Brain dural arteriovenous fistulae (dAVFs) are characterised by abnormal anastomoses between meningeal arteries and dural venous sinuses or cortical veins. Their dural arterial supply and lack of a parenchymal nidus differentiates brain dAVFs from brain arteriovenous malformations. Brain dAVFs are uncommon lesions, composing only 10-15% of all intracranial vascular malformations. Most frequently, brain dAVFs affect patients in their middle-to-later years of life, though have been known to affect children. Neither sex nor family history has been shown to be a reliable risk factor.

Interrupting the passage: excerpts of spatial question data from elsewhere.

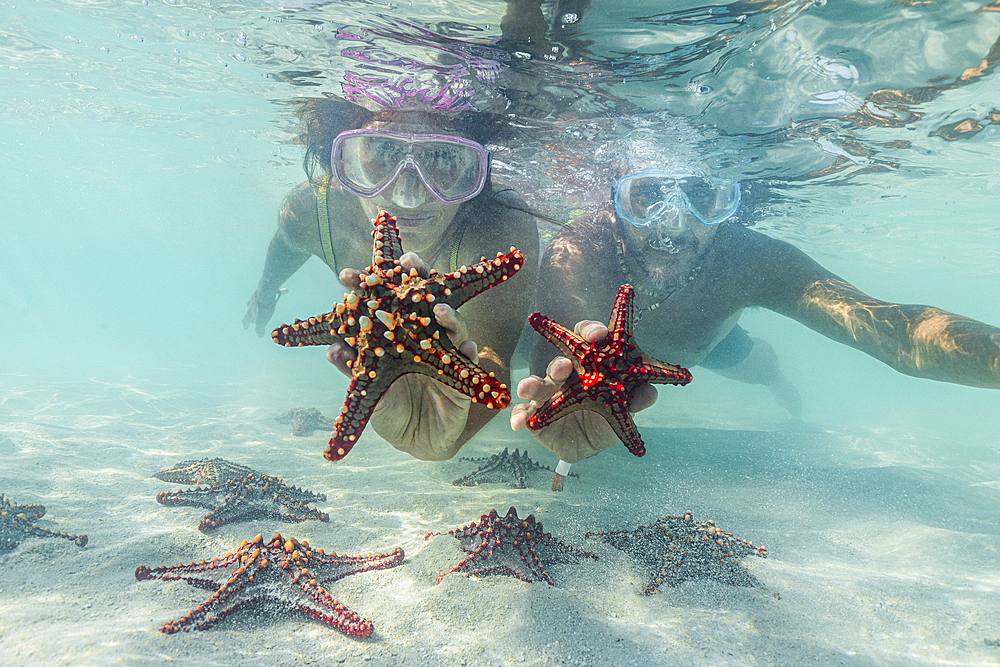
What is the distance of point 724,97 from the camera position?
655 centimetres

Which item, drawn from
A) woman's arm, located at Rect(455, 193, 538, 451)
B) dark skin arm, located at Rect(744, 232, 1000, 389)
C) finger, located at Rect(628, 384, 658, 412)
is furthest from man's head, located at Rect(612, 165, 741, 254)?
finger, located at Rect(628, 384, 658, 412)

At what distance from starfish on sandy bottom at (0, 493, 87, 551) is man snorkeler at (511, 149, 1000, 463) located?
4031 millimetres

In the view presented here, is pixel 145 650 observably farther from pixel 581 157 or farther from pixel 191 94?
pixel 191 94

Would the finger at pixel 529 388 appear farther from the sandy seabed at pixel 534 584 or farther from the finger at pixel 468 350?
the sandy seabed at pixel 534 584

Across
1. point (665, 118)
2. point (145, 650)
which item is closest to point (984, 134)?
point (665, 118)

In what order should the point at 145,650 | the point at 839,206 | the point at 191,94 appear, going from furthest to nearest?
the point at 839,206
the point at 191,94
the point at 145,650

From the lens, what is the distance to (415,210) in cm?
426

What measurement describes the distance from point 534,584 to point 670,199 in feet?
20.3

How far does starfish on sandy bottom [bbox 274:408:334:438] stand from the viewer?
9.80 m

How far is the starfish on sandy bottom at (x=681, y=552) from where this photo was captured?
3443 mm

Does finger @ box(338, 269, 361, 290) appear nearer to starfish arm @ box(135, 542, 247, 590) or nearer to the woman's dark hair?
starfish arm @ box(135, 542, 247, 590)

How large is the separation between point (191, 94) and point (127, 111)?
15.9 feet

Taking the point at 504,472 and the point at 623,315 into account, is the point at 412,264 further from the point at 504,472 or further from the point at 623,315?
the point at 504,472

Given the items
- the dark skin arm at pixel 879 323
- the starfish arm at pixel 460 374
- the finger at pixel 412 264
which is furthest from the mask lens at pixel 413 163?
the dark skin arm at pixel 879 323
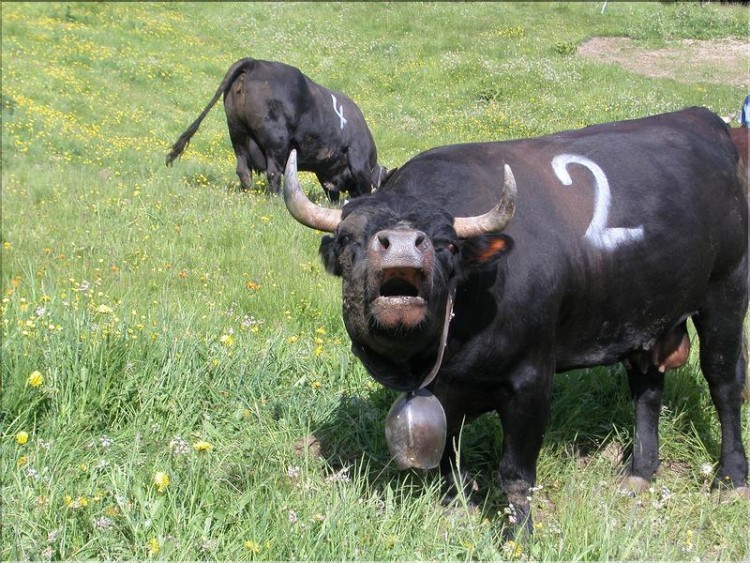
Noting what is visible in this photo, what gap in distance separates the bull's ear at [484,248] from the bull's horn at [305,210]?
21.4 inches

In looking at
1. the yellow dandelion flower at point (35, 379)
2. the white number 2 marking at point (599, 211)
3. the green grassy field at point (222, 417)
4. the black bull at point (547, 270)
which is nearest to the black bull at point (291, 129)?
the green grassy field at point (222, 417)

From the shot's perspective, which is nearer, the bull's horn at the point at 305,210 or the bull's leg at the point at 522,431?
the bull's horn at the point at 305,210

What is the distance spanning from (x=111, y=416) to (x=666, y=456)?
3.17 m

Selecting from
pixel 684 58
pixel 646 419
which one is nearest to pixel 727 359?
pixel 646 419

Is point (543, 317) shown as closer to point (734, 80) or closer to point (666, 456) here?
point (666, 456)

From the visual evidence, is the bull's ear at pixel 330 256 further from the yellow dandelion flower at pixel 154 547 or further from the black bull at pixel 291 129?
the black bull at pixel 291 129

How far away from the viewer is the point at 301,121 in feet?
41.3

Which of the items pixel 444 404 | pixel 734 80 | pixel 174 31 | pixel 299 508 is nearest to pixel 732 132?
pixel 444 404

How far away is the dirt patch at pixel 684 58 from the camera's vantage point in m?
17.9

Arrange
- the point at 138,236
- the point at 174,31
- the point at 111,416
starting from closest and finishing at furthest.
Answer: the point at 111,416 → the point at 138,236 → the point at 174,31

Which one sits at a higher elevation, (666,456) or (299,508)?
(299,508)

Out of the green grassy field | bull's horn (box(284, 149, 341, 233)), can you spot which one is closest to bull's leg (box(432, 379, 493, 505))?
the green grassy field

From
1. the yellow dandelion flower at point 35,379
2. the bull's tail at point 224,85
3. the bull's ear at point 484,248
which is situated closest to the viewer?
the bull's ear at point 484,248

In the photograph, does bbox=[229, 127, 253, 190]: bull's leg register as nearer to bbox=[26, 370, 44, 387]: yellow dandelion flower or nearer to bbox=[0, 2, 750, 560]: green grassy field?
bbox=[0, 2, 750, 560]: green grassy field
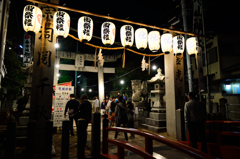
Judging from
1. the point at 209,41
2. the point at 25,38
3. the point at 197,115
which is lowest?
the point at 197,115

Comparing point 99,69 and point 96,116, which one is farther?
point 99,69

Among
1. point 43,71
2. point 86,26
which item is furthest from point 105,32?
point 43,71

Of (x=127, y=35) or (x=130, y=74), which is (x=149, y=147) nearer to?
(x=127, y=35)

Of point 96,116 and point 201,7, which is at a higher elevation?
point 201,7

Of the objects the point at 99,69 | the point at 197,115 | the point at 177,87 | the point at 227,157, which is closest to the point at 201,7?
the point at 177,87

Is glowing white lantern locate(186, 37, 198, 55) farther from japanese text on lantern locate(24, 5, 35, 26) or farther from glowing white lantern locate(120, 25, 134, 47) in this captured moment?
japanese text on lantern locate(24, 5, 35, 26)

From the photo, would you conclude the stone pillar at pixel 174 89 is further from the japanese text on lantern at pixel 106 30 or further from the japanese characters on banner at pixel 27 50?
the japanese characters on banner at pixel 27 50

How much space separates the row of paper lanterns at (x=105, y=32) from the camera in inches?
234

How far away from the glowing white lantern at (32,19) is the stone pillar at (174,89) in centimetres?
731

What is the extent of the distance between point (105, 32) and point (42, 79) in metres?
3.85

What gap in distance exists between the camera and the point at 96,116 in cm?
494

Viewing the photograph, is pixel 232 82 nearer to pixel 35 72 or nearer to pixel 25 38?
pixel 35 72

While the majority of dAVFs arise idiopathically, a smaller percentage occur after from head trauma, infection, previous craniotomy, tumours, or dural venous sinus thromboses. As venous sinus pressure increases, meningeal arteries develop fistulous connections with the dural sinus or cortical veins, possibly via angiogenesis or via enlargement of preexisting physiological shunts, ultimately giving rise to a complex venous network under arterial pressure. With worsening venous hypertension, normal antegrade venous flow is reversed, resulting in retrograde flow through cortical veins (cortical venous drainage) that can produce venous hypertension within the surrounding brain. This may progress to recruitment of further external carotid artery feeders result in the formation of a dAVF.
Complications of brain dAVFs are capable of producing intracranial haemorrhage or non-haemorrhagic neurological deficits, which can lead to substantial neurological morbidity and mortality. Intracranial haemorrhage is thought to occur from rupture of fragile arterialized parenchymal veins due to continuous venous reflux and hypertension. The precise pathophysiology of non-haemorrhagic neurological deficits is not completely understood but is hypothesised to be due to inadequate arterial delivery of oxygen and impaired removal of metabolic waste products to vital tissues, producing functional impairment of the involved cerebral tissue. Cortical venous drainage is thus an imaging marker indicating increased risk of intracranial haemorrhage or non-haemorrhagic neurological deficits.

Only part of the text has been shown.